begin Article
# looking for a ghost in the machine, redux

Sometimes I envy philosophers. In what other discipline can one write extensive papers based on a random idea, just running with it for pages on end to see how far it will go? Whenever I have to describe an algorithm, there’s always someone nagging about showing time complexity, in Θ(g(x)) if possible, with a proof attached, especially when the function is recursive and you need to solve a recurrence relation. Yeah, the mathematical analysis of algorithms is really not my favorite subject area and I’m thrilled to hand it off to the mathematicians whenever possible. All most coders need to know is not to put a lot of nested loops into their algorithms and they’ll run just fine. But technophile philosopher Nick Bostrom, whose work we’ve encountered before, and mentioned many times since then, can look into the future of computing and come up with the argument that all of us could well be living in a giant computer simulation being ran by an incredibly advanced civilization, no tedious mathematical proofs attached. His paper is hardly what we’d call evidence-based, but It sounds very impressive and pop scientific enough to be enthralling, which is why so many news outlets let fly when it first came out, and is now casually mentioned in quite a few philosophical discussions about our existence.
end Article
## [Description of the task]
In the post about living in a computer simulation, why did so many news outlets jump on Bostrom's paper when it first came out?
begin Collected data
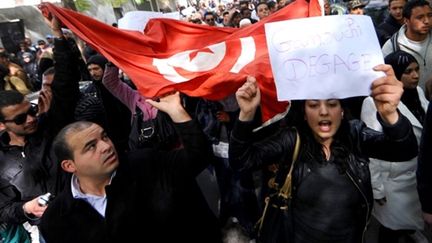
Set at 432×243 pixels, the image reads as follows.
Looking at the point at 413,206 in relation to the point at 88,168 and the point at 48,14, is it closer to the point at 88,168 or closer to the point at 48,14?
the point at 88,168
end Collected data
## [Result of this exercise]
The paper sounded very impressive and was pop scientific enough to be enthralling, even though it was hardly evidence-based.